Cellphone-related neck and head injuries ‘on the rise’

Head and neck injuries incurred while driving or walking are on the rise, researchers report.Researchers from Rutgers University have reviewed over 2,500 emergency department patients who sustained head and neck injuries resulting from cellphone use between 1998 and 2017. Accordingly, they found a steady increase in injuries over that time, along with notable spikes following the launch of the iPhone in 2007 and the release of Pokemon Go, an augmented reality-based game that requires players to track animated characters on their phones in real locations, in 2016.

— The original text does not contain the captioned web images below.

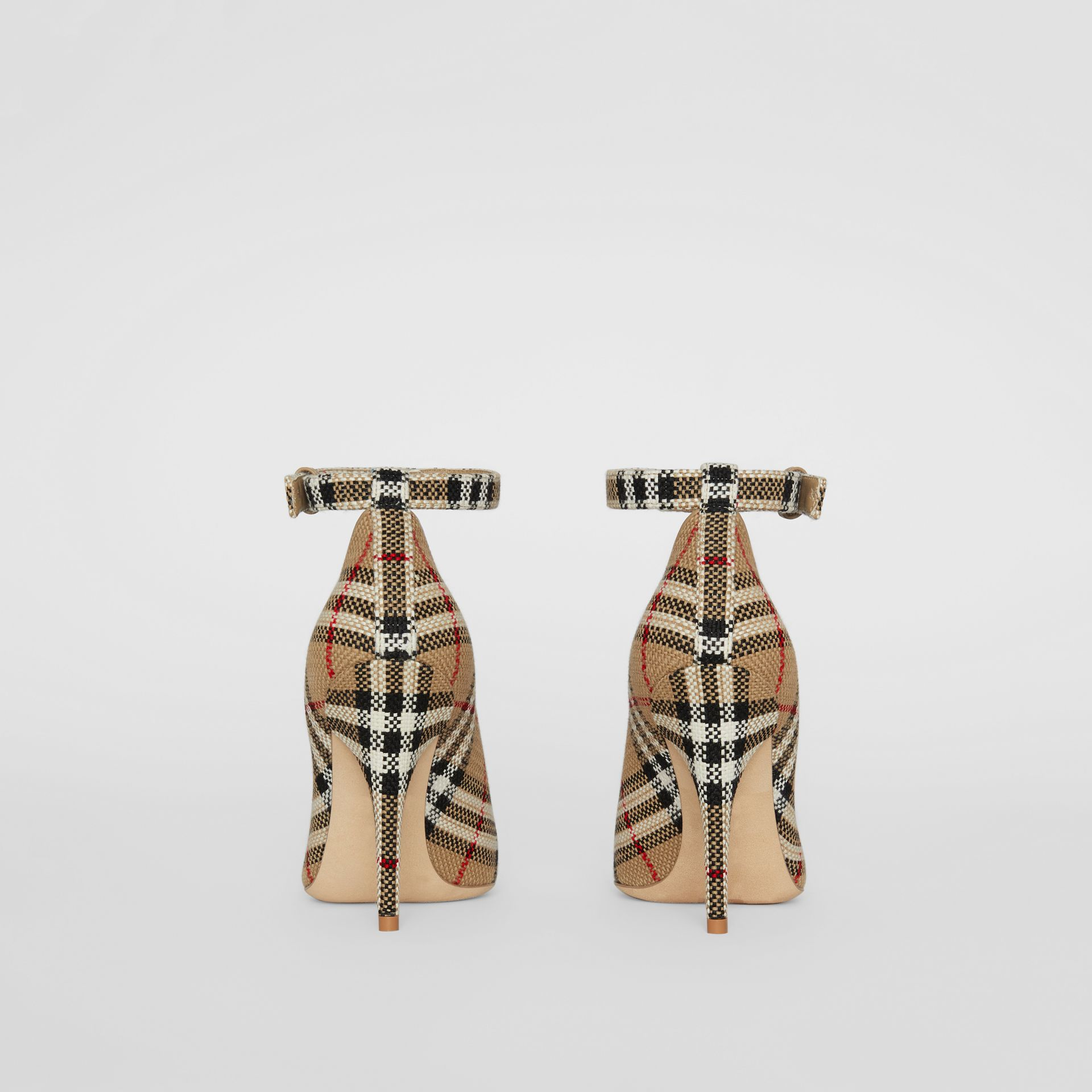 Vintage Check Peep-toe Pumps in Archive Beige - Women | Burberry - gallery image 4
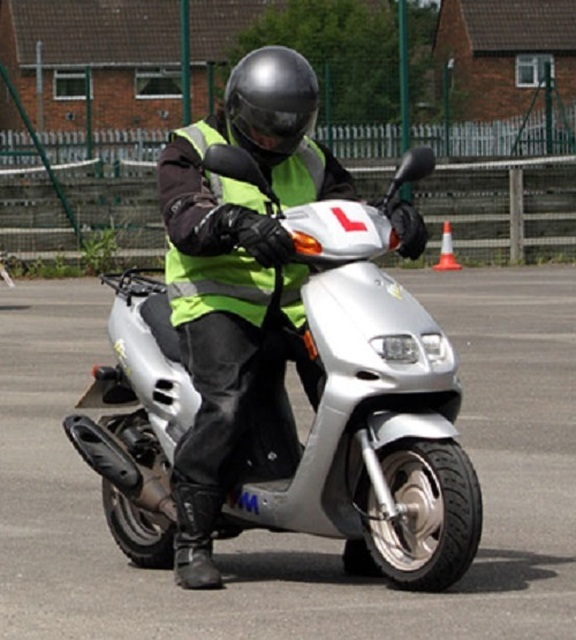 Merlin Motorcycle Training Worcester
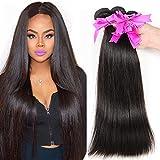 BODHI TREE Brazilian Virgin Hair Straight 3 Bundles 7A Unprocessed Brazilian Hair Weave Bundles Natural Black Color (24 24 24)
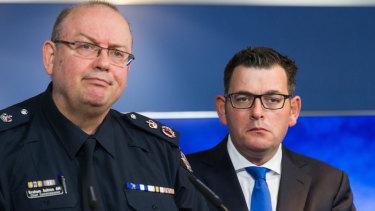 Police Chief Commissioner Graham Ashton and Premier Daniel Andrews in 2017.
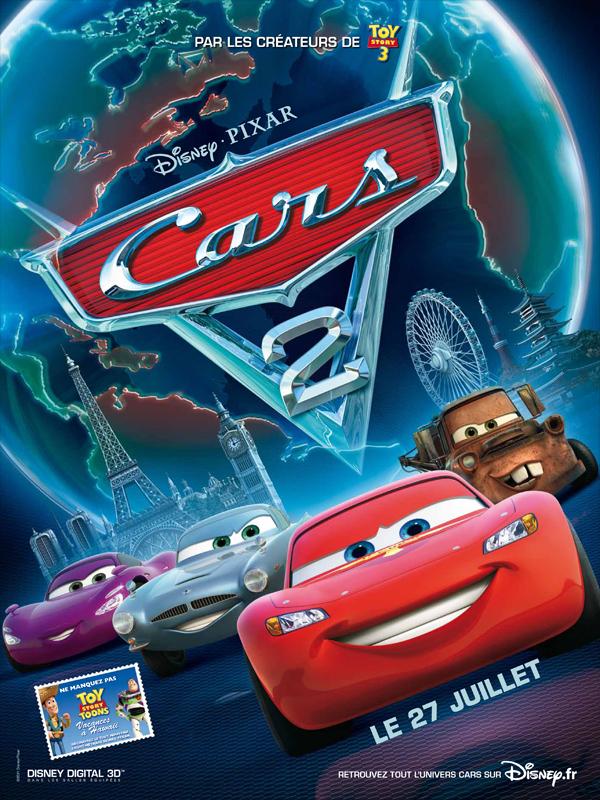 [MULTI] Cars 2 [FRENCH] [BDRip] 1CD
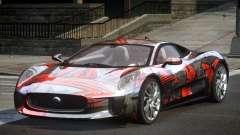 Jaguar C-X75 GT L6 for GTA 4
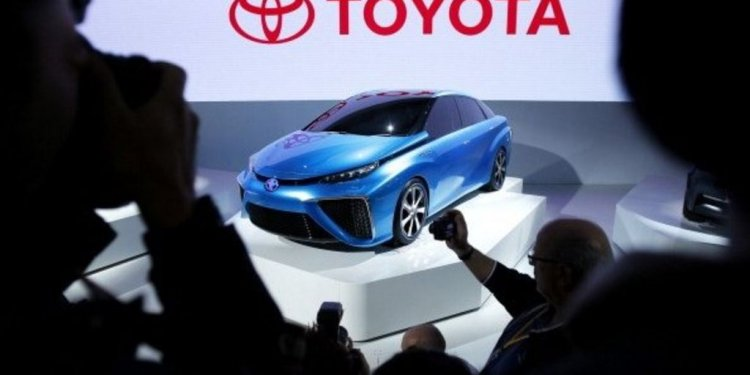 Toyota retains number one slot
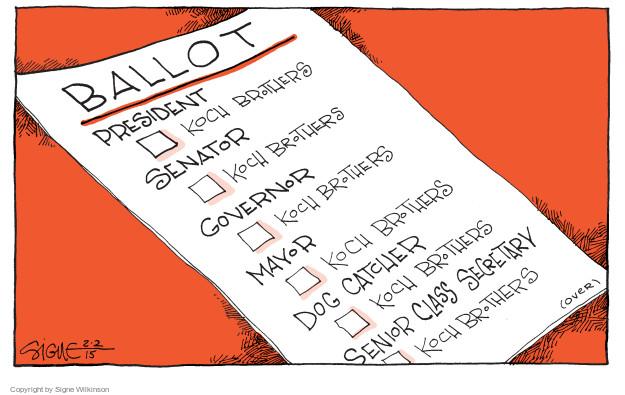 Signe Wilkinson  Signe Wilkinson's Editorial Cartoons 2015-02-02 ballot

“Injuries from cell phone use have mainly been reported from incidences during driving, but other types of injuries have gone largely underreported,” said study author Boris Paskhover, a surgeon and assistant professor at Rutgers New Jersey Medical School. “We hypothesise that distractions caused by cell phones were the biggest reason for injury and mainly affected people aged 13 to 29. The findings suggest a need for education about the risks of cell phone use and distracted behaviour during other activities as well as driving and walking.”The main injuries were cuts, bruises, abrasions and internal injuries, especially around the eye and nose. Many occurred at home, requiring little or no treatment. About 50 per cent resulted from distracted driving and one-third from distracted walking.

“Children under 13 years were significantly more likely to suffer a mechanical injury, such as a cell phone battery exploding or parents accidentally dropping a cell phone on a child or a child hitting themselves in the face with the phone,” the researchers added.